Record extracts —
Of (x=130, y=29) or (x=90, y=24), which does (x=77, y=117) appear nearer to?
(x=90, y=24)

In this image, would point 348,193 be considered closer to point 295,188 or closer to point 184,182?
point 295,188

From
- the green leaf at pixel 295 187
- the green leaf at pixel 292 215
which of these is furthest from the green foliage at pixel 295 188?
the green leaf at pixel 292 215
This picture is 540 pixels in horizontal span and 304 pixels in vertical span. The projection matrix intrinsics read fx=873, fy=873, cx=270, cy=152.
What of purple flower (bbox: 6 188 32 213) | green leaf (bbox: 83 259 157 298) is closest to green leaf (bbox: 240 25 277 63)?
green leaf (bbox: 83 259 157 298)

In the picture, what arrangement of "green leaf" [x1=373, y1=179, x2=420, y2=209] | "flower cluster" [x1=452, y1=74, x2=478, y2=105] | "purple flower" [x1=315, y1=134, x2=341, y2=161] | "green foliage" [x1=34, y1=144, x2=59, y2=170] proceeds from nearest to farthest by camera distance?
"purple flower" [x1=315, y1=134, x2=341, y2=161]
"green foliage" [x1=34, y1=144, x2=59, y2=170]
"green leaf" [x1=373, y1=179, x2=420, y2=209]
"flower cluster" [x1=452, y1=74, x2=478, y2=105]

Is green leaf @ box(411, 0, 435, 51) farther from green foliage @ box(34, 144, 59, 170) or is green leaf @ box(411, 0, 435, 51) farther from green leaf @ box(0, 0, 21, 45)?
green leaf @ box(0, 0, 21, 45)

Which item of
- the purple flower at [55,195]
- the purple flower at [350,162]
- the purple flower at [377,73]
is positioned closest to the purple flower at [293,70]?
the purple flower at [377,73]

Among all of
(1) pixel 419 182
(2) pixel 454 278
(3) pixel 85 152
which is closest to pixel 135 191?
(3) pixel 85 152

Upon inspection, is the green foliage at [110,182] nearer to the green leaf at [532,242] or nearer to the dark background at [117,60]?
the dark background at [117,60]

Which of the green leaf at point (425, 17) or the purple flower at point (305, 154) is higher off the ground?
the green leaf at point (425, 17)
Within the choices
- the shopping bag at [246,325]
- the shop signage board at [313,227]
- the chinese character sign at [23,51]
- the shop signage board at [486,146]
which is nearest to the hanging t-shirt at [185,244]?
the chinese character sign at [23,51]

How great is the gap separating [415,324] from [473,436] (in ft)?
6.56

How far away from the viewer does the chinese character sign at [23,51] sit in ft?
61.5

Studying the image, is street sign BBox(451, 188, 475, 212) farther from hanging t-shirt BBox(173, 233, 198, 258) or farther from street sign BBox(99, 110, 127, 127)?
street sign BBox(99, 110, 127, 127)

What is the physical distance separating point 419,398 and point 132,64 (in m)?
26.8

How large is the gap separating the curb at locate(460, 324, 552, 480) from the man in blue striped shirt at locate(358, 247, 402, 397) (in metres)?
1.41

Instructions to follow —
Please set down all the data word for word.

Answer to this exercise —
Of (x=130, y=29) or (x=90, y=24), which does (x=77, y=117) appear nearer to?
(x=90, y=24)

In this image, would point 348,193 be considered closer to point 295,188 or closer to point 184,182?
point 295,188

From
- the green leaf at pixel 295 187
- the green leaf at pixel 292 215
which of these is furthest from the green foliage at pixel 295 188?
the green leaf at pixel 292 215
This picture is 540 pixels in horizontal span and 304 pixels in vertical span. The projection matrix intrinsics read fx=873, fy=873, cx=270, cy=152.
What of purple flower (bbox: 6 188 32 213) | green leaf (bbox: 83 259 157 298) is closest to green leaf (bbox: 240 25 277 63)?
green leaf (bbox: 83 259 157 298)

In the picture, what arrangement of "green leaf" [x1=373, y1=179, x2=420, y2=209] | "flower cluster" [x1=452, y1=74, x2=478, y2=105] | "purple flower" [x1=315, y1=134, x2=341, y2=161] | "green foliage" [x1=34, y1=144, x2=59, y2=170] proceeds from nearest to farthest by camera distance?
"purple flower" [x1=315, y1=134, x2=341, y2=161]
"green foliage" [x1=34, y1=144, x2=59, y2=170]
"green leaf" [x1=373, y1=179, x2=420, y2=209]
"flower cluster" [x1=452, y1=74, x2=478, y2=105]

Is green leaf @ box(411, 0, 435, 51) farther from green foliage @ box(34, 144, 59, 170) or is green leaf @ box(411, 0, 435, 51) farther from green leaf @ box(0, 0, 21, 45)?
green leaf @ box(0, 0, 21, 45)

Which item of
- the purple flower at [55,195]
- the purple flower at [350,162]
- the purple flower at [377,73]
is positioned closest to the purple flower at [293,70]?
the purple flower at [377,73]

Among all of
(1) pixel 419 182
(2) pixel 454 278
(3) pixel 85 152
which is closest to pixel 135 191?
(3) pixel 85 152

Upon inspection, is the green foliage at [110,182] nearer to the green leaf at [532,242] or nearer to the dark background at [117,60]?
the dark background at [117,60]

Which of the green leaf at point (425, 17) or the purple flower at point (305, 154) is higher off the ground?
the green leaf at point (425, 17)
Within the choices
- the shopping bag at [246,325]
- the shop signage board at [313,227]
- the chinese character sign at [23,51]
- the shop signage board at [486,146]
which is nearest to the hanging t-shirt at [185,244]?
the chinese character sign at [23,51]

How great is the gap separating [415,324] from [473,436] (in ft)?
6.56

How far away from the viewer does the chinese character sign at [23,51] sit in ft?
61.5

Studying the image, is street sign BBox(451, 188, 475, 212) farther from hanging t-shirt BBox(173, 233, 198, 258) or farther from street sign BBox(99, 110, 127, 127)?
street sign BBox(99, 110, 127, 127)

What is the physical distance separating point 419,398 and point 132,64 (in m)?
26.8

How large is the gap separating the curb at locate(460, 324, 552, 480) from the man in blue striped shirt at locate(358, 247, 402, 397) (in metres)?
1.41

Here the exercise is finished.